その次に、大きく胸を反らし、「どうだっ!」とばかりに体を大きく見せるのです。他にも、お尻を横に振ったり、後ろの羽に頭をちょっと隠したりするなど、いくつかのパターンがあります。
■一気に盛り上がりを見せた合コン!
ある日の夕刻、住宅街の中にある遊水池を訪れました。ここは、公園に隣接する立地で、バス通りにも面する一見なんてことのない池です。到着した頃には、水面にはオシドリは全くいませんでした。しかし、よく見ると左手のヤナギの藪の中にオシドリが隠れているのが見えました。
小さく鳴く声や、バタバタと羽ばたく音は聞こえますが、広い水面までは出てきません。まるで、来たるべきチャンスを虎視眈々と狙っているかのようです。
すっと一羽のメスが水面に泳ぎ出してきました。そのタイミングを待っていたのでしょうか。次々とオスが出てきて、メスを囲い込んでしまいます。メスのモテモテぶりがよくわかります。
その中の2羽がメスにぐっと近づいてきました。早くも始まったプロポーズ大作戦。壁ドンに匹敵するかのようなオスのアツのかけ方がものすごいです。すると、これをきっかけに、どこに隠れていたのかと思うくらいのオシドリたちが、次々と姿を現し、一か所に集まりだしました。突然、オシドリたちの合コンが勃発したのです! なんとその数70羽以上にも膨れ上がりました。
なぜか、圧倒的にメスよりもオスの方が多いため、オスのテンションは否が応でも高くなっているようです。オスは、他との違いを見せようとありとあらゆるしぐさでメスに自分の存在を訴え続けます。中には、熱すぎるオスのパワーに嫌気がさすのか、飛んで逃げるようなメスが出てくる始末。

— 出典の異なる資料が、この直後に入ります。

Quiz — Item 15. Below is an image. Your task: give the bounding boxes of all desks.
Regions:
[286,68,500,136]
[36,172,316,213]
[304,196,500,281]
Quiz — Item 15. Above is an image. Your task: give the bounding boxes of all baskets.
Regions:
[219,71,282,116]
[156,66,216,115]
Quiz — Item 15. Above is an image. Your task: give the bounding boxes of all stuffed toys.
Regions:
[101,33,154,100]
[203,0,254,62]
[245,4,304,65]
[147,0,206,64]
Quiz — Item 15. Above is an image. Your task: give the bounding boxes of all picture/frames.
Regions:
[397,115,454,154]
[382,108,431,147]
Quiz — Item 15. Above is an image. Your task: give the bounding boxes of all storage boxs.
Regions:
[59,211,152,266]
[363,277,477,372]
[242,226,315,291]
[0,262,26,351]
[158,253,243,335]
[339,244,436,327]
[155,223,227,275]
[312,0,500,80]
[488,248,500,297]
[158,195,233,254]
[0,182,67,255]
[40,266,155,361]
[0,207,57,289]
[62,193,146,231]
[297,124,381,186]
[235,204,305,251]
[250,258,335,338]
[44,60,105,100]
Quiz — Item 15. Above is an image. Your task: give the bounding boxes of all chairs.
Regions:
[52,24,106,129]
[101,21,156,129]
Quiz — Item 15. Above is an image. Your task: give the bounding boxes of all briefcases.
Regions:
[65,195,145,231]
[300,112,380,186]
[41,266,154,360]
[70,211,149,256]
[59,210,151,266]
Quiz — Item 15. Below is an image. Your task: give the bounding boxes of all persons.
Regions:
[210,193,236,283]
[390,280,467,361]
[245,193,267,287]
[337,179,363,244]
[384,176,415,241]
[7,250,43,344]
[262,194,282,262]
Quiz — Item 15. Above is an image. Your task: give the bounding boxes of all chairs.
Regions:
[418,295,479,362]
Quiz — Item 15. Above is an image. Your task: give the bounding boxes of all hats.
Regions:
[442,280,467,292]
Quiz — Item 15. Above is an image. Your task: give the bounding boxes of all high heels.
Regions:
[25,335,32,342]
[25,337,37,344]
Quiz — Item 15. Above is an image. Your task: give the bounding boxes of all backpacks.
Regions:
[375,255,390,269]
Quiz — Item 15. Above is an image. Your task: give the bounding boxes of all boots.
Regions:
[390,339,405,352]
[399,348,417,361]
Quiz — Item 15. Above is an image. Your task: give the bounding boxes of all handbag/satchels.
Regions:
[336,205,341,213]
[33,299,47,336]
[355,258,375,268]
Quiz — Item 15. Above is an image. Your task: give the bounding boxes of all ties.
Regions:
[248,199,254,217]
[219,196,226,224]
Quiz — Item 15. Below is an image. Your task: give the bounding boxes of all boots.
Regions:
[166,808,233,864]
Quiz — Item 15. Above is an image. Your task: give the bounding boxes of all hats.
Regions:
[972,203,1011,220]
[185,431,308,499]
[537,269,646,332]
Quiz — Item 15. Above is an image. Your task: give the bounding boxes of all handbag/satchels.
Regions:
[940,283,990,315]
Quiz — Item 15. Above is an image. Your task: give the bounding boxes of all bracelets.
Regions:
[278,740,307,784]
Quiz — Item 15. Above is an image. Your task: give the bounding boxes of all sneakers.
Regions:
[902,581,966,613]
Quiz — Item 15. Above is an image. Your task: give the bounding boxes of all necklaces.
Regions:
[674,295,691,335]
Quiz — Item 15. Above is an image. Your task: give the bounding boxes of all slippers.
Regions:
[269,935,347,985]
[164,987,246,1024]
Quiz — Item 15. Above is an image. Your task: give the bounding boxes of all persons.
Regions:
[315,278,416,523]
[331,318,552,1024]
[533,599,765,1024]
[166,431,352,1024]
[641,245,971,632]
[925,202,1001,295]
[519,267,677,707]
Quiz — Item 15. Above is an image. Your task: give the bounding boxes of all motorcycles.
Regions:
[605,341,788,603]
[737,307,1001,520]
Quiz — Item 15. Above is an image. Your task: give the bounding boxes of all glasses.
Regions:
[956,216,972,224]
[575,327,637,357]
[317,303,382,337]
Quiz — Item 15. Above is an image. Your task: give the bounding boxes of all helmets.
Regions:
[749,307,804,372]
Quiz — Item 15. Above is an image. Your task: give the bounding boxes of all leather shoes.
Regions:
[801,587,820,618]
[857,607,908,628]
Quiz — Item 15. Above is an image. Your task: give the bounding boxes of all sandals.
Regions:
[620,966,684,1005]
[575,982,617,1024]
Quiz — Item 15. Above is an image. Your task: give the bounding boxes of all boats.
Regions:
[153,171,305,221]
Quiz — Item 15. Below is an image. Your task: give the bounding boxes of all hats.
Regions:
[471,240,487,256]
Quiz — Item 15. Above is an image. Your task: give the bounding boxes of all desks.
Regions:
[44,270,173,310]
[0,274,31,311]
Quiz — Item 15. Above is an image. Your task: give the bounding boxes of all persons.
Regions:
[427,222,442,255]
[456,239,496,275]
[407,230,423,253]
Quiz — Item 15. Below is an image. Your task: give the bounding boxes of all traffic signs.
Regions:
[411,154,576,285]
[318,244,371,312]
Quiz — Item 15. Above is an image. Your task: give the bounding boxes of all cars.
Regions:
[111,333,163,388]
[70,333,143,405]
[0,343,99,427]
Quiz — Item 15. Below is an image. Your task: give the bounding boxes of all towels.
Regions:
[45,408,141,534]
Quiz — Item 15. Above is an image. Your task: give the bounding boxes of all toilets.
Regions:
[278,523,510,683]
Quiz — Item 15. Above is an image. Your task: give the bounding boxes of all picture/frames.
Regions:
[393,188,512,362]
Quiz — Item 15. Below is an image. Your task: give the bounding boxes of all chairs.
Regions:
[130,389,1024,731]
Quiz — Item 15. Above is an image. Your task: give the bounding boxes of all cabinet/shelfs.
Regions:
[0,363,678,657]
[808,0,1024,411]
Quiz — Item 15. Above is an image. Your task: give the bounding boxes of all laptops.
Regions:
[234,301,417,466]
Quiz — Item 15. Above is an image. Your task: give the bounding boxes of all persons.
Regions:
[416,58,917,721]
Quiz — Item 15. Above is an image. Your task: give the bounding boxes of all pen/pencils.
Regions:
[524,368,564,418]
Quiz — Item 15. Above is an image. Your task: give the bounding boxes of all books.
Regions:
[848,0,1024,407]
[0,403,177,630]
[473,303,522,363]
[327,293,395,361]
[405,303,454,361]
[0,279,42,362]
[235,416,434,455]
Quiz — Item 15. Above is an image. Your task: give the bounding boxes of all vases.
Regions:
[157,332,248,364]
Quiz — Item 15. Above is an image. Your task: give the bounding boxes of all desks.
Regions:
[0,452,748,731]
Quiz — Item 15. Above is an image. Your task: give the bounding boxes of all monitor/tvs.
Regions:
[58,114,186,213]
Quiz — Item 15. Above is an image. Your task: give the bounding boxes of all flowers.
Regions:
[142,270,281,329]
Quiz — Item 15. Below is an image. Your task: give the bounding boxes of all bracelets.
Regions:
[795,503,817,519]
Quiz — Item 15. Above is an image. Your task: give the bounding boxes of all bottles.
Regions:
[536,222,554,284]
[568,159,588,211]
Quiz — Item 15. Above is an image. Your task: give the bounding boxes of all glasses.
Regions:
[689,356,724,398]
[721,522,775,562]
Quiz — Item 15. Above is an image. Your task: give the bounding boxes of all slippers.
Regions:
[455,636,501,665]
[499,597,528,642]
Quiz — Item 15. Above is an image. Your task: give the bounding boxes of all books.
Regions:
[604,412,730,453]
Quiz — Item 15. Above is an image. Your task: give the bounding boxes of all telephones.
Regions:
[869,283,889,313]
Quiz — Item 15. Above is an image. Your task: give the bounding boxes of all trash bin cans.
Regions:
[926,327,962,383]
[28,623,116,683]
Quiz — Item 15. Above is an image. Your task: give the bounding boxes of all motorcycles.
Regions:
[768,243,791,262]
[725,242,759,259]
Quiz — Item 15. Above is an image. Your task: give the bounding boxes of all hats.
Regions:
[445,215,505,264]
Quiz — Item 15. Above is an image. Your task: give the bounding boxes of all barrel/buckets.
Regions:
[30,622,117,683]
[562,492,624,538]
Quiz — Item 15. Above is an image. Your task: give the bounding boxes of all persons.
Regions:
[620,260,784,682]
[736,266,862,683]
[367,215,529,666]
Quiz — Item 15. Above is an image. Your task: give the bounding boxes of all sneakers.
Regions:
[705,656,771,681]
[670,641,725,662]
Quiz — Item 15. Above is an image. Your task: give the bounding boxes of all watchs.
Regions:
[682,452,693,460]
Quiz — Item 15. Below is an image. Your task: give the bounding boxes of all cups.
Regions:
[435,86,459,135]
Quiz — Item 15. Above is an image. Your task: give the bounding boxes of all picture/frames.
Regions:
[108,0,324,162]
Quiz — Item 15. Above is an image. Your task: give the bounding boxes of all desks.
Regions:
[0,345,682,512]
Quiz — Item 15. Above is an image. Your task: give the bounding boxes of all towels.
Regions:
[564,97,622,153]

そのうち、メスを奪い合うオス同士の戦いが起こり始めました。嘴を広げ怒りの表情で他のオスを追いかけまわしたり、中には、体をぶつけて取っ組み合いになったりするものも出てきました。ここまでくると、合コンなどという穏やかな感じではなくなってきました。しかし、激しいバトルのピークは、わずか10分ほど。少しずつオシドリは藪の中に戻り、水面は静けさを取り戻していったのです。
オスは、伴侶を得て子孫を残すために、命を繋ぐ行動に全力をつぎ込んでいるように見えました。抱卵、育児はメスにお任せであるものの、オスはオスなりに頑張っている。ここまで言っては、ちょっとオスの肩をもちすぎでしょうか。皆さんがどのように感じるのか、ぜひ近くの場所でオシドリの観察をして、自分の目で確かめてみてください。